++++ Text excerpt

[Date Prev][Date Next][Thread Prev][Thread Next][Date Index][Thread Index]

Re: [Xen-devel] [RFC Design Doc v2] Add vNVDIMM support for Xen



> > > As above, if linux driver detects the signature "NVDIMM_PFN_INFO" and
> > > a matched checksum, it will know it's safe to write to the reserved
> > > area. Otherwise, it will treat the pmem namespace as a raw device and
> > > store page struct's in the normal RAM.
> > 
> > OK, so my worry is that we will have a divergence. Which is that
> > the system admin creates this under ndctl v0, boots Xen uses it.
> > Then moves the NVDIMM to another machine which has ndctl v1 and
> > he/she boots in Linux.
> > 
> > Linux gets all confused b/c the region has something it can't understand
> > and the user is very angry.
> > 
> > So it sounds like the size the ndctl reserves MUST be baked in an ABI
> > and made sure to expand if needed.
> >
> 
> ndctl is a management tool which passes all its requests to the driver
> via sysfs, so the compatibility across different versions of Linux
> would actual be introduced by the different versions of drivers.

++++++++

### Your task
Return the part of the Xen vNVDIMM thread from "Re: [Xen-devel] [RFC" up to and including "boots in Linux.", word for word.

++++ Data rows

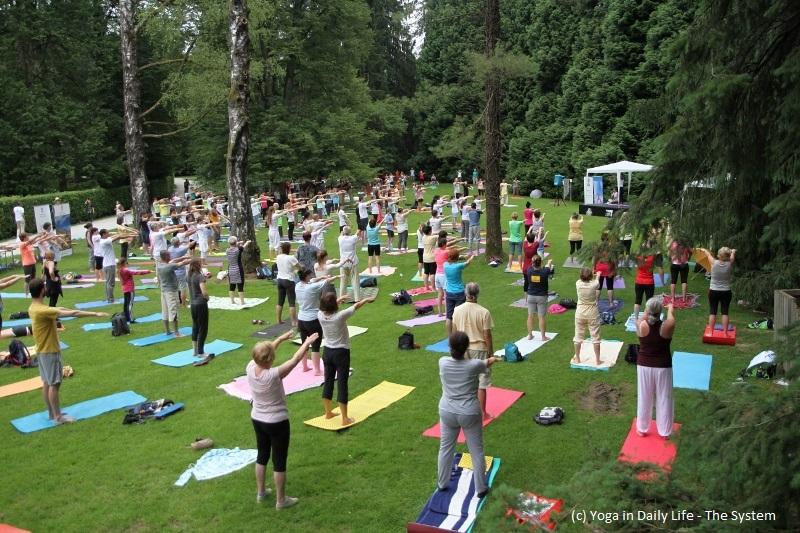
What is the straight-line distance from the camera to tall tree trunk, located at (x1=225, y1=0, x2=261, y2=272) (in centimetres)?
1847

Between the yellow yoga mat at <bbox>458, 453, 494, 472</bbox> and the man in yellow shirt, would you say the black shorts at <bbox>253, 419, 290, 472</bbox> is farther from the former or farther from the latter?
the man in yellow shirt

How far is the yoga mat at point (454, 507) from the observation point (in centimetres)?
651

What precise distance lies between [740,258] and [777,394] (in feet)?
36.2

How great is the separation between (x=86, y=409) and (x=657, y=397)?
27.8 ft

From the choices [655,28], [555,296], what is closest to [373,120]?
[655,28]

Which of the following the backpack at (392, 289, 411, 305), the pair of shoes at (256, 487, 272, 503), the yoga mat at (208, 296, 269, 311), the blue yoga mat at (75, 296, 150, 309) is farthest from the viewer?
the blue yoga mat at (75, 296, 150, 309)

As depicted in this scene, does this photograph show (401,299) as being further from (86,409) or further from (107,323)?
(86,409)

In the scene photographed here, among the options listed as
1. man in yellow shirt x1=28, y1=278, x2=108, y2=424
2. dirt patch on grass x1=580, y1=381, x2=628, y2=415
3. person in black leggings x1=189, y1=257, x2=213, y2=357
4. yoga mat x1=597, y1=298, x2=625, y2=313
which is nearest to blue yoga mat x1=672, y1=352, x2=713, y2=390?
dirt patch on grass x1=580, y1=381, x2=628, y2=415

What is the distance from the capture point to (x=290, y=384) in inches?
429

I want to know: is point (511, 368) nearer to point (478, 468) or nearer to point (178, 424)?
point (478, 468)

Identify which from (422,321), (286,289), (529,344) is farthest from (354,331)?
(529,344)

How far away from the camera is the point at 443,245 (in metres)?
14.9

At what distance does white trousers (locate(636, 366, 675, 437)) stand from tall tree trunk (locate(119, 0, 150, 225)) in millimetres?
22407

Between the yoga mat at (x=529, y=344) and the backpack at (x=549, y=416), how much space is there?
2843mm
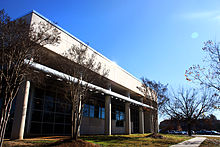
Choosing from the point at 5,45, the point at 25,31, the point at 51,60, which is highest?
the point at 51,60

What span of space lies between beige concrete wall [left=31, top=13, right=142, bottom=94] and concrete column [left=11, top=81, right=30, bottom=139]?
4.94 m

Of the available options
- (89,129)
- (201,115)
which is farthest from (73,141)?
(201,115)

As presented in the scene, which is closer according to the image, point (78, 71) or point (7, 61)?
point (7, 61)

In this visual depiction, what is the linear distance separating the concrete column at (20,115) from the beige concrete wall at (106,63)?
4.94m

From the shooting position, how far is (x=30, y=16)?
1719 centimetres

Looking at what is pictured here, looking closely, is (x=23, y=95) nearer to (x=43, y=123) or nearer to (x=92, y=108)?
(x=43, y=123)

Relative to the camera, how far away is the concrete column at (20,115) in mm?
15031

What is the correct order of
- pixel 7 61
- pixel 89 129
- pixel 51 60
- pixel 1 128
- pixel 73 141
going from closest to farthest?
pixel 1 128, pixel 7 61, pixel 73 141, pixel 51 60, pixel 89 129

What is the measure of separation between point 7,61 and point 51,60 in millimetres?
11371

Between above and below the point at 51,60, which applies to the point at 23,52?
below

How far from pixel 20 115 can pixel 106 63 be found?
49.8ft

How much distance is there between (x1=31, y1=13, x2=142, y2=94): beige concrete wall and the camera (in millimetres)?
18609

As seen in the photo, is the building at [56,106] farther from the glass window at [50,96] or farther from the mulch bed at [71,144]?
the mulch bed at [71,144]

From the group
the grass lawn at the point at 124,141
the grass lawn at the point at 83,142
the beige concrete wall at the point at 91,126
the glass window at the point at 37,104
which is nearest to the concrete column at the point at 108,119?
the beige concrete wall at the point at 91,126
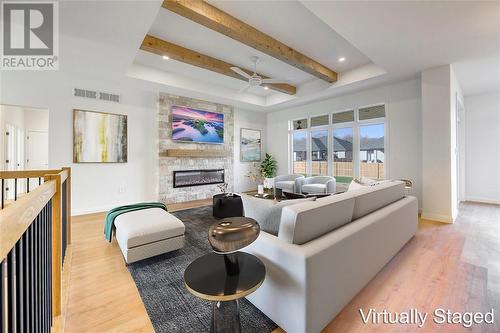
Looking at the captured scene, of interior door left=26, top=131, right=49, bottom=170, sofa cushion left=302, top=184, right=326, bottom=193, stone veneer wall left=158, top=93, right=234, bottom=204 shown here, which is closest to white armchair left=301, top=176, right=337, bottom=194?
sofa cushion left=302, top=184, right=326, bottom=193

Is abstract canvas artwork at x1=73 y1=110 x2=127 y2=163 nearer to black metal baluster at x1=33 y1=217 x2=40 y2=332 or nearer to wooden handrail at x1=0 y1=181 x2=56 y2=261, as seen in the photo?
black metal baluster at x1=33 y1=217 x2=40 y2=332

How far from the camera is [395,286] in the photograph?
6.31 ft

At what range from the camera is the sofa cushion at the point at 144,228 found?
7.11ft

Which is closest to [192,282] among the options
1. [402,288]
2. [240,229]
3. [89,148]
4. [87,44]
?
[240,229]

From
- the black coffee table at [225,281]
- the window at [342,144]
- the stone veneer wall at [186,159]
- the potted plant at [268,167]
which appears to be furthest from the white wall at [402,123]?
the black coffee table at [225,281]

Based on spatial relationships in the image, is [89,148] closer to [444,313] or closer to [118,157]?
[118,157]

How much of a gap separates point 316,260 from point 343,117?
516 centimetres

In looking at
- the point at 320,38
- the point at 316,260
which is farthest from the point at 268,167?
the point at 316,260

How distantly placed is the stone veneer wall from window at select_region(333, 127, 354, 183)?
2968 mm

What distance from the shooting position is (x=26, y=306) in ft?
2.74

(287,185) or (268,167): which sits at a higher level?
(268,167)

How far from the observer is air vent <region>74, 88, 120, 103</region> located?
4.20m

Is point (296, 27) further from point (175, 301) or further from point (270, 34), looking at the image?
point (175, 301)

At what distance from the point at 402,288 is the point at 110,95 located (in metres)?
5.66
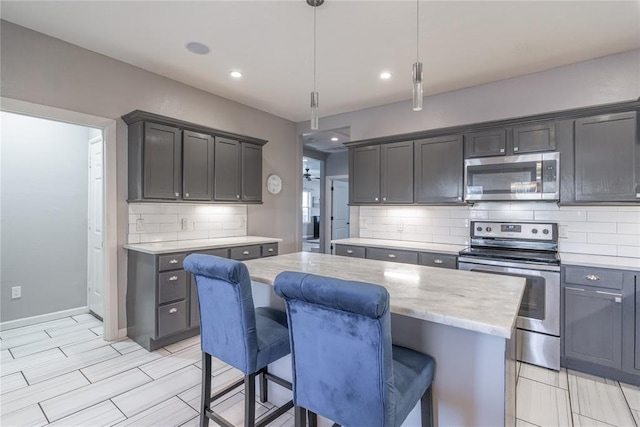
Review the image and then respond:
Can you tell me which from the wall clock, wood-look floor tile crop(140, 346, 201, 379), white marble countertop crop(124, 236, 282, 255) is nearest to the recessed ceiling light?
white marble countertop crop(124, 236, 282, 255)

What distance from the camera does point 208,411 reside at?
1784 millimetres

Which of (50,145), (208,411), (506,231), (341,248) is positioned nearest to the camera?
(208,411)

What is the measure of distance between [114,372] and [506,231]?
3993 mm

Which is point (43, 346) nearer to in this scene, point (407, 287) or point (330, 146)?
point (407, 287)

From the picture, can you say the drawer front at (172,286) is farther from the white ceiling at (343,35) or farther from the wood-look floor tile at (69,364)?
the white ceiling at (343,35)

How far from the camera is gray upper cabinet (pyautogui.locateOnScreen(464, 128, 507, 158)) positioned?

++++++++

### Response
Re: [Xen-devel] [RFC Design Doc v2] Add vNVDIMM support for Xen



> > > As above, if linux driver detects the signature "NVDIMM_PFN_INFO" and
> > > a matched checksum, it will know it's safe to write to the reserved
> > > area. Otherwise, it will treat the pmem namespace as a raw device and
> > > store page struct's in the normal RAM.
> > 
> > OK, so my worry is that we will have a divergence. Which is that
> > the system admin creates this under ndctl v0, boots Xen uses it.
> > Then moves the NVDIMM to another machine which has ndctl v1 and
> > he/she boots in Linux.